Task statement - Copy the material word for word, from the line containing "What is the spatial" through the last line of the material, both ends included. Leave the pictures out.

Begin

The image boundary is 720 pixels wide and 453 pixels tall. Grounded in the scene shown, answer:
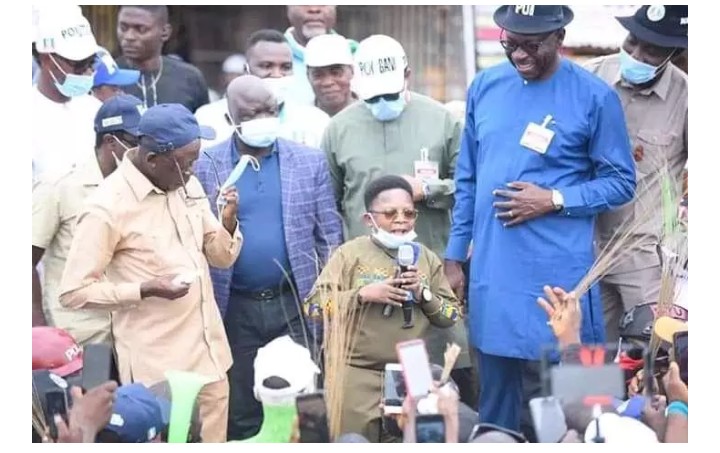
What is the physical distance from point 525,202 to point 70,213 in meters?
1.73

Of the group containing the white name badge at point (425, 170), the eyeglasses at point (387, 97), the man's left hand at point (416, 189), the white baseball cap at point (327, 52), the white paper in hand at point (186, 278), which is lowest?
the white paper in hand at point (186, 278)

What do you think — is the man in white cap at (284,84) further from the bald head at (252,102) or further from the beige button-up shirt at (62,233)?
the beige button-up shirt at (62,233)

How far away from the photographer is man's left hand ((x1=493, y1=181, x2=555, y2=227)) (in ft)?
20.1

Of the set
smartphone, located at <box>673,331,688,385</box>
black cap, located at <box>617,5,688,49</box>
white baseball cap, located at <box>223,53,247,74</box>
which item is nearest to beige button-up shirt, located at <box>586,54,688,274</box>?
black cap, located at <box>617,5,688,49</box>

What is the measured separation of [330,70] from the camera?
24.2 ft

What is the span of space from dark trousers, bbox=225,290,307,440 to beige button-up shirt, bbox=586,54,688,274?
1.28 metres

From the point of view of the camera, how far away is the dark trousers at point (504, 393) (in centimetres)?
628

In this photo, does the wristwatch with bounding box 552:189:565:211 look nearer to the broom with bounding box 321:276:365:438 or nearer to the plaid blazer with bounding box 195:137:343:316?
the broom with bounding box 321:276:365:438

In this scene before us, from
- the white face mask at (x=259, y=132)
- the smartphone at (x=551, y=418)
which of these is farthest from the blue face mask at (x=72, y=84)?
the smartphone at (x=551, y=418)

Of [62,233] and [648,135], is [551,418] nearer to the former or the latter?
[648,135]

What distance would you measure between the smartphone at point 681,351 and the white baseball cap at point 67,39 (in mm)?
2817

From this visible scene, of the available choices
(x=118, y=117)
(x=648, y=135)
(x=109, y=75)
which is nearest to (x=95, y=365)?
(x=118, y=117)
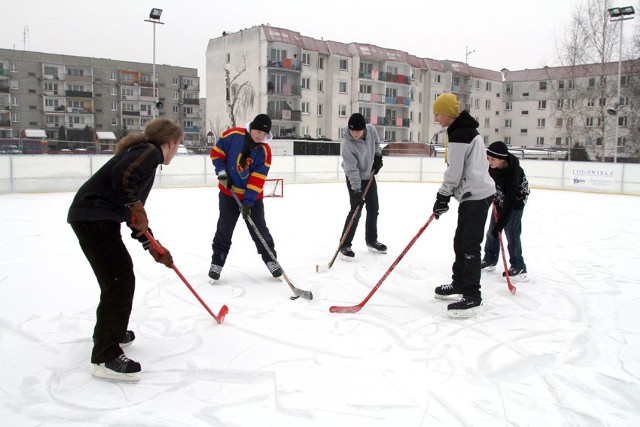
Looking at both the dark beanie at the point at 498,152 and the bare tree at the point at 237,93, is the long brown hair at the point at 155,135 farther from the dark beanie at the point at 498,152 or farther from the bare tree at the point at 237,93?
the bare tree at the point at 237,93

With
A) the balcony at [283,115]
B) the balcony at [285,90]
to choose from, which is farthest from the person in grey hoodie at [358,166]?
the balcony at [285,90]

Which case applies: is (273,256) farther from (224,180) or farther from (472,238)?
(472,238)

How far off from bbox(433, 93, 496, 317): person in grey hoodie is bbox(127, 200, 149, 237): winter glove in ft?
6.15

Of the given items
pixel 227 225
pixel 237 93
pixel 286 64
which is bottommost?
pixel 227 225

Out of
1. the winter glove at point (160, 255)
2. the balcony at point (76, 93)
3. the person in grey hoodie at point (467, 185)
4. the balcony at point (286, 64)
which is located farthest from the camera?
the balcony at point (76, 93)

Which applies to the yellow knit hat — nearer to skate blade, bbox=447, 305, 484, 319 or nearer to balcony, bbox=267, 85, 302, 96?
skate blade, bbox=447, 305, 484, 319

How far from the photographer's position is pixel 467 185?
3256 mm

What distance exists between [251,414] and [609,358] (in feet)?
6.37

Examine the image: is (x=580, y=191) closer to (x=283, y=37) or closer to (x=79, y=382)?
(x=79, y=382)

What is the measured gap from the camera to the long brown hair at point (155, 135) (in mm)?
2299

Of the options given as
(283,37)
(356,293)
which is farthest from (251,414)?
(283,37)

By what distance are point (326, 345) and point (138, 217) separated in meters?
1.22

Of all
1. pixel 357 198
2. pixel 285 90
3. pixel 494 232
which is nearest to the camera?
pixel 494 232

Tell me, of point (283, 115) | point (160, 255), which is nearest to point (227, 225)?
point (160, 255)
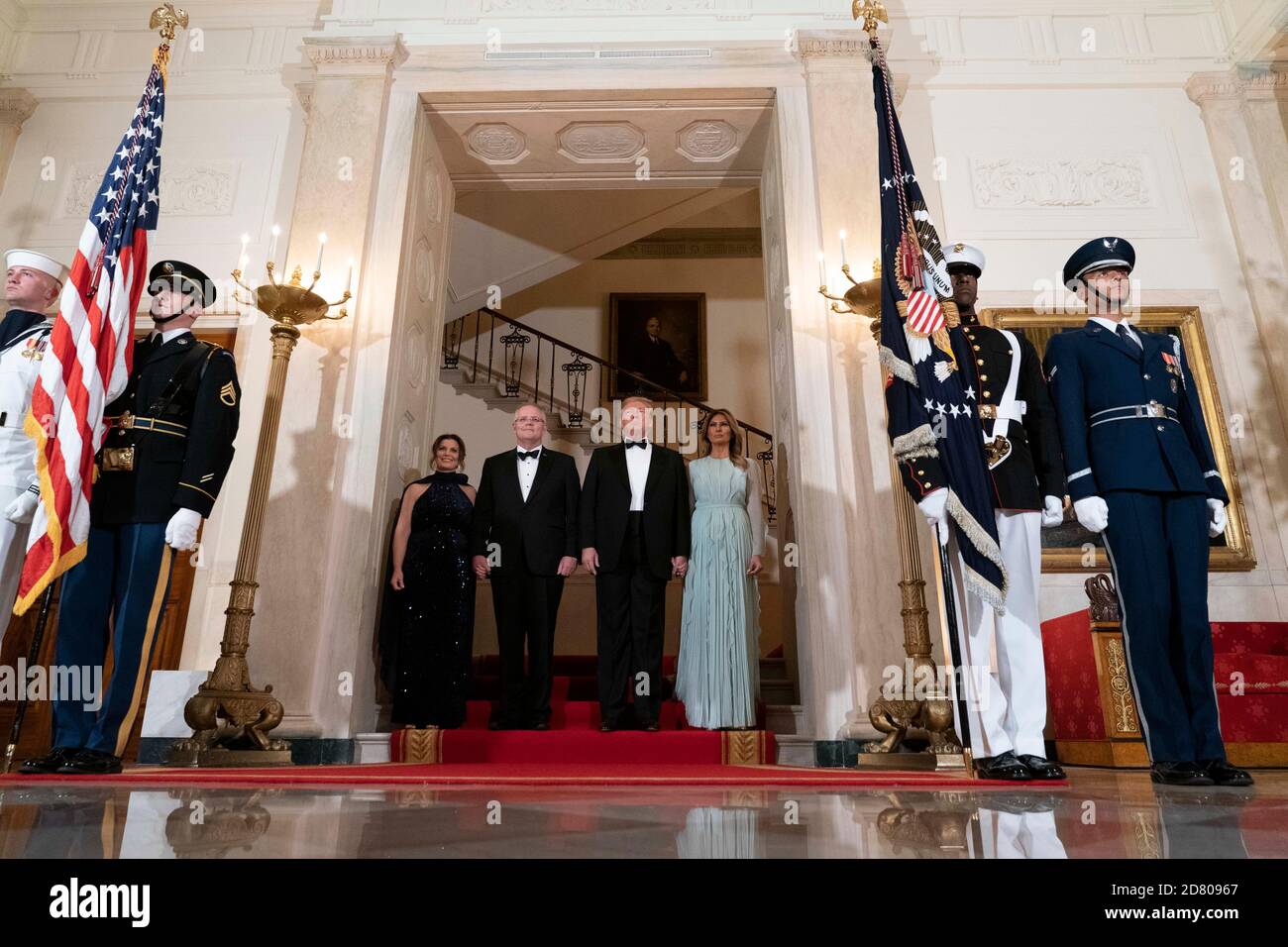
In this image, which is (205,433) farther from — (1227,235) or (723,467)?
(1227,235)

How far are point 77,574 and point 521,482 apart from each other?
224 cm

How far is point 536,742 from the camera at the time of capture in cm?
414

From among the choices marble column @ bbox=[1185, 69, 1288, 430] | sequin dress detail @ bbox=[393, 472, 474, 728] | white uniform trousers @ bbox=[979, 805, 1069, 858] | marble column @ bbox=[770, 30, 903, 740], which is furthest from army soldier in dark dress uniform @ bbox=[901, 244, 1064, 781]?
marble column @ bbox=[1185, 69, 1288, 430]

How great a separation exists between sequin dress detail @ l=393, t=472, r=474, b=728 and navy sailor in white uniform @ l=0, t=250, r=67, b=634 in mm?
1860

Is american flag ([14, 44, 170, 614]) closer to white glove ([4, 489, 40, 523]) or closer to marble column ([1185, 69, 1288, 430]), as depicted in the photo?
white glove ([4, 489, 40, 523])

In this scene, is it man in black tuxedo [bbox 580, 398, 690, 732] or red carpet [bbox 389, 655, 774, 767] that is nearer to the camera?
red carpet [bbox 389, 655, 774, 767]

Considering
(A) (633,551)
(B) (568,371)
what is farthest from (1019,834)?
(B) (568,371)

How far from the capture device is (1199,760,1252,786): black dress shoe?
2.56 metres

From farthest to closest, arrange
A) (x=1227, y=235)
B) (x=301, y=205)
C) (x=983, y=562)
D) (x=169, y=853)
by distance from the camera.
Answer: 1. (x=1227, y=235)
2. (x=301, y=205)
3. (x=983, y=562)
4. (x=169, y=853)

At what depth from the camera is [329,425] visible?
4.83 m

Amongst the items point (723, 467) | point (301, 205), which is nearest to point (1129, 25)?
point (723, 467)

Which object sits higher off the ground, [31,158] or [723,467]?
[31,158]

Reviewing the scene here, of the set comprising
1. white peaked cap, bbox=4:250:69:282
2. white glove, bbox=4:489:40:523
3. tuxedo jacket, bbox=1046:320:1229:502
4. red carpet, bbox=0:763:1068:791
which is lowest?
red carpet, bbox=0:763:1068:791

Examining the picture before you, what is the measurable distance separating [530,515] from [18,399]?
7.91 feet
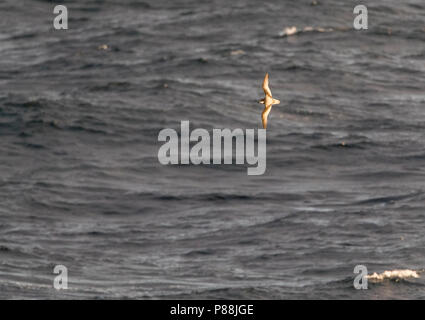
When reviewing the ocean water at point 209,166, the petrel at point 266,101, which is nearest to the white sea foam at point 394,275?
the ocean water at point 209,166

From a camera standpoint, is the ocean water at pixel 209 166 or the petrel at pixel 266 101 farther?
the ocean water at pixel 209 166

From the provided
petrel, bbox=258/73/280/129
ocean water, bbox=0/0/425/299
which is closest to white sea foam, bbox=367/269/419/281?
ocean water, bbox=0/0/425/299

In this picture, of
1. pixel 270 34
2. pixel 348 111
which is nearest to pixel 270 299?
pixel 348 111

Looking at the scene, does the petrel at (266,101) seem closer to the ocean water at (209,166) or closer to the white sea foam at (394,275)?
the ocean water at (209,166)

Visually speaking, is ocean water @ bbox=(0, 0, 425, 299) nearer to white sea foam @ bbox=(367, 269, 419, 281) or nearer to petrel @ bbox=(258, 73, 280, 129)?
white sea foam @ bbox=(367, 269, 419, 281)

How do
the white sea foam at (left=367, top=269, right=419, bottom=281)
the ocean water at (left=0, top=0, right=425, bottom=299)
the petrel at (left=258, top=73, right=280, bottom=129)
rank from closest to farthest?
the petrel at (left=258, top=73, right=280, bottom=129) < the white sea foam at (left=367, top=269, right=419, bottom=281) < the ocean water at (left=0, top=0, right=425, bottom=299)

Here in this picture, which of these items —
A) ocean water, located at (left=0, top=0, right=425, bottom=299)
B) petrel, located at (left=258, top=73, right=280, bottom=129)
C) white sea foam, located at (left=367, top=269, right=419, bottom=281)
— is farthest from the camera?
ocean water, located at (left=0, top=0, right=425, bottom=299)

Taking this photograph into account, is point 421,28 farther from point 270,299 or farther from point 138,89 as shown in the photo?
point 270,299

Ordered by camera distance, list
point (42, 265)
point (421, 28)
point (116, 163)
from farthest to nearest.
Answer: point (421, 28), point (116, 163), point (42, 265)
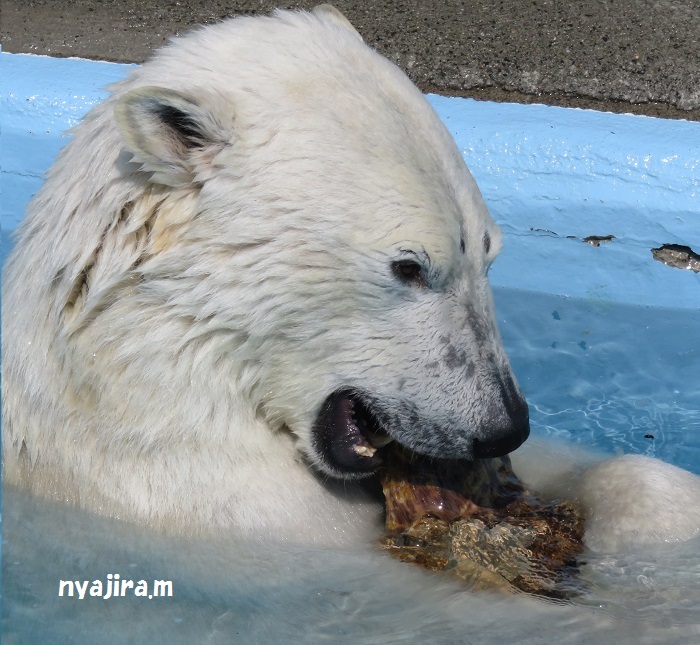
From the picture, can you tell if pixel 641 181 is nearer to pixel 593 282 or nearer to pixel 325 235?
pixel 593 282

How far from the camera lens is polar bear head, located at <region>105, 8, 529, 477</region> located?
2158 mm

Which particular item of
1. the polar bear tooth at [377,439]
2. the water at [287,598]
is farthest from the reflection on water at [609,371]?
the polar bear tooth at [377,439]

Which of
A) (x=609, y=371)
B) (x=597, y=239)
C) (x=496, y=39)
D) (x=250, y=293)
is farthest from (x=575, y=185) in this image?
(x=250, y=293)

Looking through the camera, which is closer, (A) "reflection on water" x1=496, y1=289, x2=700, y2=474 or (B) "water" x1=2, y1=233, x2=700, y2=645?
(B) "water" x1=2, y1=233, x2=700, y2=645

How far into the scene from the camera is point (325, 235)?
2180 mm

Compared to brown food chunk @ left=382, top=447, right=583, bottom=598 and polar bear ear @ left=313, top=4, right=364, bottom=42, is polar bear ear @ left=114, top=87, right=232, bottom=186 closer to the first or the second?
polar bear ear @ left=313, top=4, right=364, bottom=42

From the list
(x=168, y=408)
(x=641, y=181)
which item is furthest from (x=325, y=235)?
(x=641, y=181)

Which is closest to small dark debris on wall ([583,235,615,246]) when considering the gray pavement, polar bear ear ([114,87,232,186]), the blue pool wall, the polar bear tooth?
the blue pool wall

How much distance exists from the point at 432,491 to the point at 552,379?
1568 millimetres

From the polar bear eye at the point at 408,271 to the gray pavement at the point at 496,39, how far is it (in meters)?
2.63

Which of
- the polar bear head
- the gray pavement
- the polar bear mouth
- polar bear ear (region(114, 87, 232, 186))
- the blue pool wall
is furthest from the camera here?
the gray pavement

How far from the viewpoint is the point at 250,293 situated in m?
2.19

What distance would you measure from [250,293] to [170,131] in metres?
0.37

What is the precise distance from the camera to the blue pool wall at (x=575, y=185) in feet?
13.1
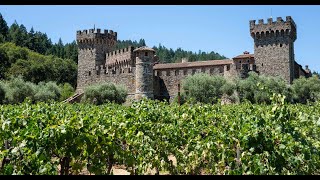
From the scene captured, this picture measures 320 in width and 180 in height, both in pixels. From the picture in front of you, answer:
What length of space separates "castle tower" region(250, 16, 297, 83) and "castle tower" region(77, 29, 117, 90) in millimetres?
18018

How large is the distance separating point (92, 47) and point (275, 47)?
21.3 meters

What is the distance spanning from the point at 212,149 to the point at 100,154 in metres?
1.92

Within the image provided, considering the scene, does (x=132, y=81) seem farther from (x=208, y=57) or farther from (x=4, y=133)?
(x=208, y=57)

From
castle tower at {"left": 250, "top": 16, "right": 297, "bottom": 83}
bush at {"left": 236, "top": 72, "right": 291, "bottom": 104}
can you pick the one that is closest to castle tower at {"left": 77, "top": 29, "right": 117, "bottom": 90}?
castle tower at {"left": 250, "top": 16, "right": 297, "bottom": 83}

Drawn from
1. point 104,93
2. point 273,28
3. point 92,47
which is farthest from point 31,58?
Result: point 273,28

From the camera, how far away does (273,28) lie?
1430 inches

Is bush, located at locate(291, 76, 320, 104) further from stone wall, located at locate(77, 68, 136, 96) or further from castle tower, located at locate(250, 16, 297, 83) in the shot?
stone wall, located at locate(77, 68, 136, 96)

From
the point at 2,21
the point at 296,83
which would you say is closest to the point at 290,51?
the point at 296,83

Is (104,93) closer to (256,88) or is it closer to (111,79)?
(111,79)

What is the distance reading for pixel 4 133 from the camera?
5809 mm

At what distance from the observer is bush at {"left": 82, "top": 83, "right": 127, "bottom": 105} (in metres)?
36.5

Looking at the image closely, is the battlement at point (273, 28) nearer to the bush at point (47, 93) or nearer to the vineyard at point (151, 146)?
the bush at point (47, 93)

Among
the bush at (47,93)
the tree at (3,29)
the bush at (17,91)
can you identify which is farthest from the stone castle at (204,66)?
the tree at (3,29)

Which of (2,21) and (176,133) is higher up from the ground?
(2,21)
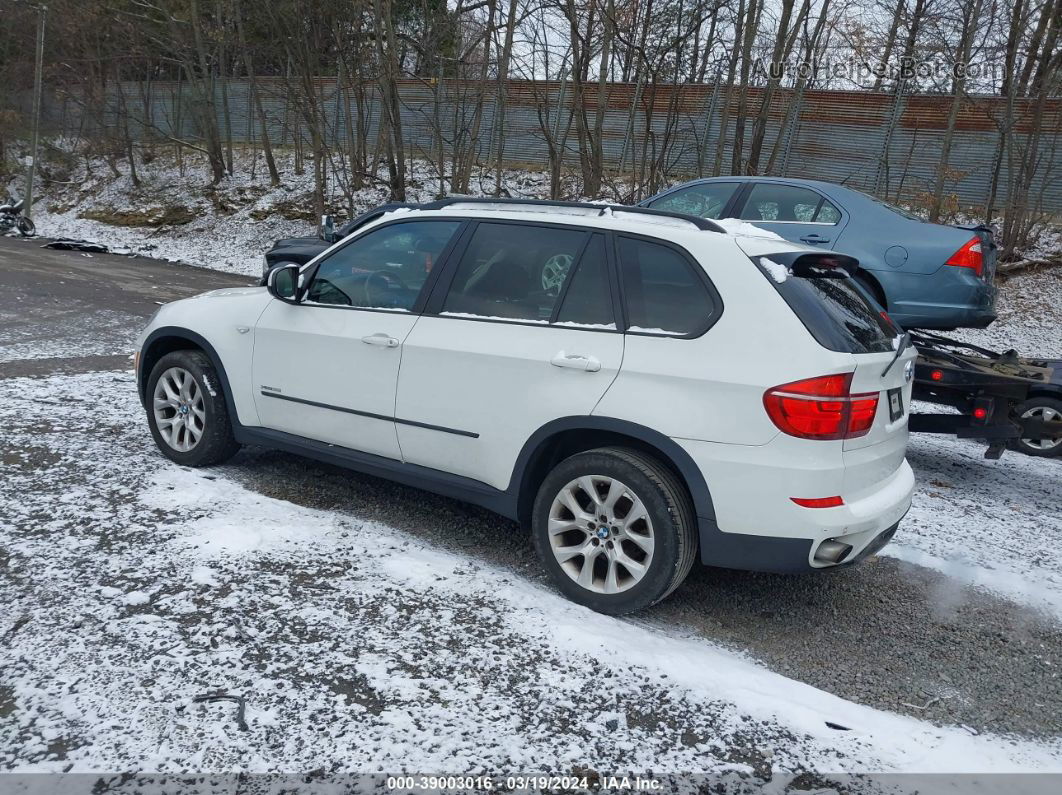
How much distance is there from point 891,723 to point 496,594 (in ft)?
5.51

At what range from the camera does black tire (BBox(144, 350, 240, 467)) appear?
5.06 metres

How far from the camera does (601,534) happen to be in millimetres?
3699

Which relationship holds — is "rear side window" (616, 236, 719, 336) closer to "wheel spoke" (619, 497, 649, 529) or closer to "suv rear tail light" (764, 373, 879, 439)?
"suv rear tail light" (764, 373, 879, 439)

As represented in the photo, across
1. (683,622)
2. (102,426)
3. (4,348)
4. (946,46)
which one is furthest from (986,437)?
(946,46)

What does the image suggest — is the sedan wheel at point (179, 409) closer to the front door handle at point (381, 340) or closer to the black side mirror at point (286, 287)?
the black side mirror at point (286, 287)

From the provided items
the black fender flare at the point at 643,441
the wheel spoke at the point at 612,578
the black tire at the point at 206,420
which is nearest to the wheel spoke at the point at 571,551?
the wheel spoke at the point at 612,578

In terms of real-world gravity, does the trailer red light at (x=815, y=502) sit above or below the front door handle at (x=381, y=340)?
below

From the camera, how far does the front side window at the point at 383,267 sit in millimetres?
4430

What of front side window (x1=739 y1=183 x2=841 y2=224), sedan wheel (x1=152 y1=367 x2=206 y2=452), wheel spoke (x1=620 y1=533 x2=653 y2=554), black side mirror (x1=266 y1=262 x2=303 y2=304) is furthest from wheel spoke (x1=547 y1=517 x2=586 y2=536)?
front side window (x1=739 y1=183 x2=841 y2=224)

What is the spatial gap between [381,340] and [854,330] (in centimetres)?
228

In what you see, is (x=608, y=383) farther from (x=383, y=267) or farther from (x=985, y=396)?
(x=985, y=396)

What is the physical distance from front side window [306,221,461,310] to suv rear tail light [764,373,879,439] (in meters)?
1.96

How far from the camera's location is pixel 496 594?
3811 millimetres

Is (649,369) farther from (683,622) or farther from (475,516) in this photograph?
(475,516)
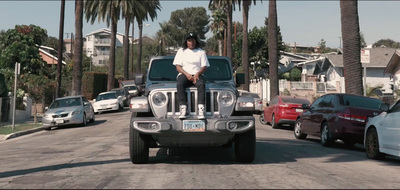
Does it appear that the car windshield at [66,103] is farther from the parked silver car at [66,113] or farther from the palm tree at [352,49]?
the palm tree at [352,49]

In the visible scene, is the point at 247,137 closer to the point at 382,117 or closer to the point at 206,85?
the point at 206,85

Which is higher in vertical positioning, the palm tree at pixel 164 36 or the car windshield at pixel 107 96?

End

Complete answer -
What is the spatial gap between [381,340] and [854,330] (in centimetres)?
228

In what you see, is (x=608, y=383) farther from (x=383, y=267) or farther from (x=985, y=396)?
(x=985, y=396)

What is the physical distance from front side window [306,221,461,310] to suv rear tail light [764,373,879,439] (in meters)?
1.96

How far from the camera's location is pixel 496 594?
3811 millimetres

Is (649,369) farther from (683,622) or farther from (475,516) in this photograph?
(475,516)
Does it appear that the car windshield at [66,103] is farther from the parked silver car at [66,113] or farther from the palm tree at [352,49]?
the palm tree at [352,49]

In the visible scene, is the point at 247,137 closer to the point at 382,117 or closer to the point at 206,85?
the point at 206,85

Which is higher in vertical positioning, the palm tree at pixel 164 36 or the car windshield at pixel 107 96?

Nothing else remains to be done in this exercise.